Oranda fune (The Dutch Ship), from Nihon sankai meisan zue (Famous Products of Japan’s Mountains and Seas, Illustrated), 1799

During Japan’s Edo period (1615–1868), trade with Europe was restricted to a single Dutch trading post on the island of Deijima, Nagasaki, with two Dutch ships permitted to arrive each year. To gain an understanding of how eighteenth-century Japanese viewed the Dutch traders and their yearly arrivals, I translated and analyzed a passage from the 1799 Nihon sankai meisan zue, or Famous Products of Japan’s Mountains and Seas, Illustrated.
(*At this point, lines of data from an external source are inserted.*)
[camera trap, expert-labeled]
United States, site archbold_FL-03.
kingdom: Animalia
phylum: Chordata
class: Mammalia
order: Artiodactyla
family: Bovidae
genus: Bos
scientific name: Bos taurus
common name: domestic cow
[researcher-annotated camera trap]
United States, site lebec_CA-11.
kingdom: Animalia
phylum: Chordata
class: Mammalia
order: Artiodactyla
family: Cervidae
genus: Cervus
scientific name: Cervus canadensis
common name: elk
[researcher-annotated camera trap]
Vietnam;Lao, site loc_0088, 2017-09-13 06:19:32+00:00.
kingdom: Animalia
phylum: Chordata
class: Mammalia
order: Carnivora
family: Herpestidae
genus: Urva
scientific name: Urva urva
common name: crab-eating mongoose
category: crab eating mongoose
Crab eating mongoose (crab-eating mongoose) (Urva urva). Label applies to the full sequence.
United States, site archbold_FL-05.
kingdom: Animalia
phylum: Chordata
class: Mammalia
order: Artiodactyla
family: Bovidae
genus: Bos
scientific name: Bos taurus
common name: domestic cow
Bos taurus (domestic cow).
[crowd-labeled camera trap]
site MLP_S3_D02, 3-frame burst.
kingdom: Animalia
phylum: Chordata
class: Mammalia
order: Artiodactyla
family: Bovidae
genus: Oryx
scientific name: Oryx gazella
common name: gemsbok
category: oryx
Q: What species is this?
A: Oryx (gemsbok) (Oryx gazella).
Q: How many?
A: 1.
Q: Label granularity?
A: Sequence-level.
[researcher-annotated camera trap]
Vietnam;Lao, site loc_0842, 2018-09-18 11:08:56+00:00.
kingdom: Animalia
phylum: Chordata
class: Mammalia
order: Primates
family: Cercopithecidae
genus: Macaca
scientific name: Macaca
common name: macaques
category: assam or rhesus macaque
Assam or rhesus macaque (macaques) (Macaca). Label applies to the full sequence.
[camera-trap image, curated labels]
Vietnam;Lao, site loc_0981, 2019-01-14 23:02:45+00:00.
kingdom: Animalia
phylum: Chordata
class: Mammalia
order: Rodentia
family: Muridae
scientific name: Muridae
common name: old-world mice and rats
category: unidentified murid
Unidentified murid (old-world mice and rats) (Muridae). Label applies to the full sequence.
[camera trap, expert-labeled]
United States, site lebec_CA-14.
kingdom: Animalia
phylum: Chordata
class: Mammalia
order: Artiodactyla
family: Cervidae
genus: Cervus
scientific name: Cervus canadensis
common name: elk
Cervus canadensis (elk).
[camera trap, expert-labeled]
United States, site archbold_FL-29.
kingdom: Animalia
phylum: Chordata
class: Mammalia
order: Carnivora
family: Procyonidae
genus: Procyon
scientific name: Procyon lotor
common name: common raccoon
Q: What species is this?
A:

This work was part of a genre of travel literature and guidebooks that described famous sites and products throughout Japan, which could be now be visited more easily due to increased urbanization, trade and improved roadways.

Right: Onaji dejima oranda yashiki (The Same: The Dutch Residence on Dejima), left: Oranda fune nyūtsu (The Dutch Ship Entering Port), from Nihon sankai meisan zue (Famous Products of Japan’s Mountains and Seas, Illustrated), 1799

The majority of the Nihon sankai meisan zue describes the manufacture of famous goods throughout the Japanese archipelago. However, the section on the Dutch ships at Nagasaki focuses almost exclusively on the pageantry associated with the arrival of the Dutch, including ceremonial cannon fire, flag raising, and music, rather than specific trade goods themselves. Additionally, while most of the visual references in the work show the manufacture of products, the two illustrations that accompany the Dutch ship passage represent the arrival of the ship itself.

To the author of the Nihon sankai meisan zue, and, presumably his Japanese readership, it was the Dutch traders themselves, rather than the goods they brought, that commanded fascination. A comparison with contemporary Dutch sources that describe the annual arrival of the ships in Nagasaki harbor both corroborates the account in the Nihon sankai meisan zue, and show that the Dutch were active participants in the pageantry surrounding the event.